PennDOT released their latest edition of Publication 46 – Traffic Engineering Manual in early March. The document, which is dated January 2013, includes new requirements for the performance of traffic impact studies and the associated roadway improvements design. The new manual was discussed at the Penn State Transportation Conference in early December 2012 at which time it was predicted to be released by the end of 2012.
The revisions to the manual include which software packages can be utilized for performing traffic operations analysis and traffic signal system coordination. It also includes changes to the default parameters utilized with the Highway Capacity Manual calculations. The new manual continues to promote the determination of local parameters for the analysis and the performance of multi-period analysis.
As of January 2013 PennDOT now also requires the use of the 2010 Highway Capacity Manual Methodologies in all new traffic studies. While the default factors now included in Pub. 46 are based on a small sample size Benchmark supports their use and the analysis of operational conditions with multi-periods especially when the traffic demand exceeds roadway capacity.
The link to the new Pub. 46 Traffic Engineering Manual is below. Paste this link into your browser to view a pdf file of the new manual.

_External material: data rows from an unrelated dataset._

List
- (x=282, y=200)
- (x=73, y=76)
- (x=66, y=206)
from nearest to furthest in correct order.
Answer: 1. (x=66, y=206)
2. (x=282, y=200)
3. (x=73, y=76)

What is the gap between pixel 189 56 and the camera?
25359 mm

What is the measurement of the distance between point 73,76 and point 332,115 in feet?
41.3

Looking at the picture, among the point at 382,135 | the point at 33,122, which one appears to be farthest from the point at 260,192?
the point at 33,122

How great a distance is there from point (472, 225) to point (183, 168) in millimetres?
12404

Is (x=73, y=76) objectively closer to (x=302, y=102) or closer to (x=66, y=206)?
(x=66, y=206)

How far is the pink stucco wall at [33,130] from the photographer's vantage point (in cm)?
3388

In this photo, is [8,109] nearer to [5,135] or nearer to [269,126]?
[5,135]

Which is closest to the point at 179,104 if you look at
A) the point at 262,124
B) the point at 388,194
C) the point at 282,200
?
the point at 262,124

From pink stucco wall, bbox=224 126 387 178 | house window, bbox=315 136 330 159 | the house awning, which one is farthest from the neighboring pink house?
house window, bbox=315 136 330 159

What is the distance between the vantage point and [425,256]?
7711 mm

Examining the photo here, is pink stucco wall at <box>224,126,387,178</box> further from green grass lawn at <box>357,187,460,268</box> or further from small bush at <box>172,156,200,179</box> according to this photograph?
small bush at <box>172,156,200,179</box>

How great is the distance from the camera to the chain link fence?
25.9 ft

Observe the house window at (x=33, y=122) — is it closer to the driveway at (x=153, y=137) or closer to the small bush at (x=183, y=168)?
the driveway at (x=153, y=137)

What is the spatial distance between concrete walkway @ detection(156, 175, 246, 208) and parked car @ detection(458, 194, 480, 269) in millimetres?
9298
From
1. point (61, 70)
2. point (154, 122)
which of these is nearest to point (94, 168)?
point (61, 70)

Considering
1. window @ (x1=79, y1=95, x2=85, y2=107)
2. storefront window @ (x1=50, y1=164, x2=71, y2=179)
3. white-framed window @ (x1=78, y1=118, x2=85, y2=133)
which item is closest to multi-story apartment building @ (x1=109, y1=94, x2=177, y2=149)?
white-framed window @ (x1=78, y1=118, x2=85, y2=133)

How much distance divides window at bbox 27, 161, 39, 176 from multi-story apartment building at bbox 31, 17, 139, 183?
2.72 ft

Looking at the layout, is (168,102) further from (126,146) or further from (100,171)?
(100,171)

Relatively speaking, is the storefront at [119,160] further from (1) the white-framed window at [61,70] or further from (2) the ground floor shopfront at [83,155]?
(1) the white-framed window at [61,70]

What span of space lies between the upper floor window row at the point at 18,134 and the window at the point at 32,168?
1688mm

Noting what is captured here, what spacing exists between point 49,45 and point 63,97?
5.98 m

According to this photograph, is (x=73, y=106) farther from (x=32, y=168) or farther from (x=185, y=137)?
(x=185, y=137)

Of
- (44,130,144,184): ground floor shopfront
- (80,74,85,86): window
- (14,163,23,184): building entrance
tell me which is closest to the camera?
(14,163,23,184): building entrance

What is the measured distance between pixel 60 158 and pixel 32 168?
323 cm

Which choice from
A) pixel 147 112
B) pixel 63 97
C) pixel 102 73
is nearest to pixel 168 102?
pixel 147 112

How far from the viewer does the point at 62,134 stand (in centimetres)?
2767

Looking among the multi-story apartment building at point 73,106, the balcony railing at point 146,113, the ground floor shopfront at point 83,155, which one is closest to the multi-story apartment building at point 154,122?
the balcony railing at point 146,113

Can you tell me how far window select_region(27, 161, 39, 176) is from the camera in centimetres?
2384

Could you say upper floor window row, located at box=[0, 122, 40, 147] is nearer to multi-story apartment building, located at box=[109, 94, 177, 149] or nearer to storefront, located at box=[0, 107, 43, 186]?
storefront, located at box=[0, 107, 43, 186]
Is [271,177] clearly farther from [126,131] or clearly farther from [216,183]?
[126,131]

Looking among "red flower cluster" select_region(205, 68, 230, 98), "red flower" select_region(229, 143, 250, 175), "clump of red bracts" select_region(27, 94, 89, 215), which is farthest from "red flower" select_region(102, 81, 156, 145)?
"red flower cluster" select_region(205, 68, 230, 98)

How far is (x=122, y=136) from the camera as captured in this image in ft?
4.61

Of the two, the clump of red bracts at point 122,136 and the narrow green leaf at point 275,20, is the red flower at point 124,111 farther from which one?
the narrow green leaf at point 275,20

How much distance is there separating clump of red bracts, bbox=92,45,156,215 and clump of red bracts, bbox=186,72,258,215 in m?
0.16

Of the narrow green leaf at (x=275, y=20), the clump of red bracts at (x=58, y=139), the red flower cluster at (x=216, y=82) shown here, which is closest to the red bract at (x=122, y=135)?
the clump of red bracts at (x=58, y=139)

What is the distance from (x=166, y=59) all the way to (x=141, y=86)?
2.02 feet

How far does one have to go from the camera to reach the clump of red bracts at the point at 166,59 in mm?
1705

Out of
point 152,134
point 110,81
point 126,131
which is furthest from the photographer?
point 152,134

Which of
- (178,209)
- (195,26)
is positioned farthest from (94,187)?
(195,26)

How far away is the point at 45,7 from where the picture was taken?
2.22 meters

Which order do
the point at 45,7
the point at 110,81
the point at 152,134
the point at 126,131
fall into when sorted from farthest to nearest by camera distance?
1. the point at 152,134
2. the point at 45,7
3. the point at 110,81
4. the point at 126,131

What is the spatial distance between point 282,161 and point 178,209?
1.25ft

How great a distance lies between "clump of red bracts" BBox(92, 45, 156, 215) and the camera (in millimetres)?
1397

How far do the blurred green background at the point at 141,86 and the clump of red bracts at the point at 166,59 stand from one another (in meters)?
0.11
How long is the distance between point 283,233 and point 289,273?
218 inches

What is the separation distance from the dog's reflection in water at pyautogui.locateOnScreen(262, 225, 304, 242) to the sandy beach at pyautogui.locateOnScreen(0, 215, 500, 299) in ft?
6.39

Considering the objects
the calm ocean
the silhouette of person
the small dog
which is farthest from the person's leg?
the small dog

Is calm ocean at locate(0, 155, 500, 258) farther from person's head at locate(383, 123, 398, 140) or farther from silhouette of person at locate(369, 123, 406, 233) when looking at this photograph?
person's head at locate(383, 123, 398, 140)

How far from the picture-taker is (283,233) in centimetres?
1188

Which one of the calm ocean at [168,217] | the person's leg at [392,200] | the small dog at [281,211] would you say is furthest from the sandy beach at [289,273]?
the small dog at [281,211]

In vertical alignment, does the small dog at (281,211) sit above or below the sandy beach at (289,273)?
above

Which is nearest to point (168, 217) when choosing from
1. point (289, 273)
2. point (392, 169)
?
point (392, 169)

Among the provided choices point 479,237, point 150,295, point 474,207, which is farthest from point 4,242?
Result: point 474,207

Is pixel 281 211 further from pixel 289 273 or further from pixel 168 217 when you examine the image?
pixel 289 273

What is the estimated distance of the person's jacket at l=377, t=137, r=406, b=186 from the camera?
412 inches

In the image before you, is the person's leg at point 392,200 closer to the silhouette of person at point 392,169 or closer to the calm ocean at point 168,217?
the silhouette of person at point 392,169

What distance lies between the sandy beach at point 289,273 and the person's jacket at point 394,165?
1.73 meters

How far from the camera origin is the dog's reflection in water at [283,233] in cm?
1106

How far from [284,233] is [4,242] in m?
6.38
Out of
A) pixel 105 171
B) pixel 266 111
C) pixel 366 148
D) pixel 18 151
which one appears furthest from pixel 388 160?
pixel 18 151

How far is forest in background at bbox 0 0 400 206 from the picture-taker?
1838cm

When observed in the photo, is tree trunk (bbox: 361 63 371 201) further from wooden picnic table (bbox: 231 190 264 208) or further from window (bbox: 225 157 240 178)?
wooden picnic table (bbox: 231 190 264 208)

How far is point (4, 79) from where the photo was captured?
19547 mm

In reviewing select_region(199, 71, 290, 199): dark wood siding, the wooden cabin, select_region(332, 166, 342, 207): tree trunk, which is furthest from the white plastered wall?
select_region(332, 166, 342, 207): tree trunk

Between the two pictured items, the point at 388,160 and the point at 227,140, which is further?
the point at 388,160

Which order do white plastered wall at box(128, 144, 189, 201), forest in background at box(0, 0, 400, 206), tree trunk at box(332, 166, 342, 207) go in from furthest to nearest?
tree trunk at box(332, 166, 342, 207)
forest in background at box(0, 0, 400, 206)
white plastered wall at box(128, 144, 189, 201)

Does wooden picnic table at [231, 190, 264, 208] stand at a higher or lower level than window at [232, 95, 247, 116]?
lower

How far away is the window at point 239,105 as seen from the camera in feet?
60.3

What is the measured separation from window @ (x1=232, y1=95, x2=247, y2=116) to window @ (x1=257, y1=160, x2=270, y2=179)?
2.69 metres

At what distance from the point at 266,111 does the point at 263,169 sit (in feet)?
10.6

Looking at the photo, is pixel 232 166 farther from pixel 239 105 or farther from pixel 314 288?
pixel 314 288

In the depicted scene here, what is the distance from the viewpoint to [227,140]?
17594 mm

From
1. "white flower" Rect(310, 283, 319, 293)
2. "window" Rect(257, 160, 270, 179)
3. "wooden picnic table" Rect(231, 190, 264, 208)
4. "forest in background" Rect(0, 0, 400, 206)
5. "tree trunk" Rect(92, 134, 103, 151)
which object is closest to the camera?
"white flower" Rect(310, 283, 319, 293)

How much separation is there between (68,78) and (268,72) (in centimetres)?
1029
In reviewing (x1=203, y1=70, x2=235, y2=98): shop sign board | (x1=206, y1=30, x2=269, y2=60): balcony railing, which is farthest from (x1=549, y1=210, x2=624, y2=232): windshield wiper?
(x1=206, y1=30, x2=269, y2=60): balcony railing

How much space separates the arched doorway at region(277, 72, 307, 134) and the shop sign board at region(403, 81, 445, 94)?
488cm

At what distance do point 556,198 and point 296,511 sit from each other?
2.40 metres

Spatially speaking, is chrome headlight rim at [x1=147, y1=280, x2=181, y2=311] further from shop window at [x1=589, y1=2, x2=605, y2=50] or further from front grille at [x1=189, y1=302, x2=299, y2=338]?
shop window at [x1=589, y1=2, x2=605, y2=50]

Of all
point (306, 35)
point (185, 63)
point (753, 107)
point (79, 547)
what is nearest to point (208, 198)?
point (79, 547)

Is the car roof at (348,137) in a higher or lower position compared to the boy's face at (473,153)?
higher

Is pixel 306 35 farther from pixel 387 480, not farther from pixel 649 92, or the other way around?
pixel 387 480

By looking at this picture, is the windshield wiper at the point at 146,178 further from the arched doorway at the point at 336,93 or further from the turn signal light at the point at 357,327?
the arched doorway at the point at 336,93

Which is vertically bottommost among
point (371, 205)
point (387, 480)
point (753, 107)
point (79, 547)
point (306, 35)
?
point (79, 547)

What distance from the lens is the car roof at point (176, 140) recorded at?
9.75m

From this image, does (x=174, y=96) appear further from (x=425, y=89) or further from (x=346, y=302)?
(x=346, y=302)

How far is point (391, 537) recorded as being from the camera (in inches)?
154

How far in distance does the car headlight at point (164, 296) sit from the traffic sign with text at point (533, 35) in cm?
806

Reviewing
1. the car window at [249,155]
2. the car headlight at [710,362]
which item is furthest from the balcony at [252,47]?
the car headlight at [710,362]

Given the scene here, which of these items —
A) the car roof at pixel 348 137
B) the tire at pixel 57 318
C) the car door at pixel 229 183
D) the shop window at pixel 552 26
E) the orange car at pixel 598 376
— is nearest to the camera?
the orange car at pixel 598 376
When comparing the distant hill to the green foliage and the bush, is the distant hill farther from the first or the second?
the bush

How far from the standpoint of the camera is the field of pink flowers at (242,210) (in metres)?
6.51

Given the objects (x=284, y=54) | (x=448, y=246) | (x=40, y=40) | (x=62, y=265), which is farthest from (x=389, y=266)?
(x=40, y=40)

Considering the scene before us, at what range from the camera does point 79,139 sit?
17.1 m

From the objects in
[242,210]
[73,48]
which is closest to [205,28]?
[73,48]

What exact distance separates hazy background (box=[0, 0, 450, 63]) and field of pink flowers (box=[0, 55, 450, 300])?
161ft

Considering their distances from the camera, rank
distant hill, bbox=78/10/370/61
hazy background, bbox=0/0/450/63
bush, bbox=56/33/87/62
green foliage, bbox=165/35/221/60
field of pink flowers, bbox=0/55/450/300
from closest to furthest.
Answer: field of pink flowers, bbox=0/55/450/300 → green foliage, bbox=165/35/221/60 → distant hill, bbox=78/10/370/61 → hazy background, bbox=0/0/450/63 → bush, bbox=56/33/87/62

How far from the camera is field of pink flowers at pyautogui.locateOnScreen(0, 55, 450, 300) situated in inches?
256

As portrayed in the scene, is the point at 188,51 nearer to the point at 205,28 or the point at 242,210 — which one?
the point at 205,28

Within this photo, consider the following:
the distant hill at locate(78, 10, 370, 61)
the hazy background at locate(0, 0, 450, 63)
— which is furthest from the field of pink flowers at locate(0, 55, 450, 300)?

Pete Terry was one of the presenters at a pre-conference session of the Penn State Transportation and Safety Conference (http://www.outreach.psu.edu/programs/transportation/registration.html). The Session focused on the 2010 Highway Capacity Manual (HCM) and how PennDOT is implementing it into their Highway Occupancy Permit requirements. As a member of the TRB Highway Capacity and Quality of Service committee Pete presented a “national” perspective of the manual and its new capabilities and limitations. One presenter focused on the importance of identifying which HCM analysis a specific project would require at the TIS Scoping meeting and the specific software programs which PennDOT will allow for the different types of analysis. Another presenter focused on the importance of proper data collection (determine traffic demand not traffic passing through intersection) and the use of multiple time periods to capture the effect of the queue of vehicles from unmet demand.
The conference was officially kicked-off with PA Secretary of Transportation Barry Schoch peaking before a lunch crowd of over 250 about the changes PennDOT has made in their maintenance program and about the prospects for increased funding for transportation on the State level. Lunch was actually held so that he could complete his remarks and then travel back to Harrisburg to meet with the Governor to discuss funding options. He indicated that all funding sources identified in the Transportation Funding Coalition Study from 2011 (ftp://ftp.dot.state.pa.us/public/pdf/TFAC/TFAC%20Executive%20Summary.pdf) are being discussed and that action may be taken in the Spring of 2013. Benchmark encourages you to read the report and contact your state senators and representatives to tell them how important fixing and maintaining our infrastructure is to you to promote transportation safety and economic opportunity.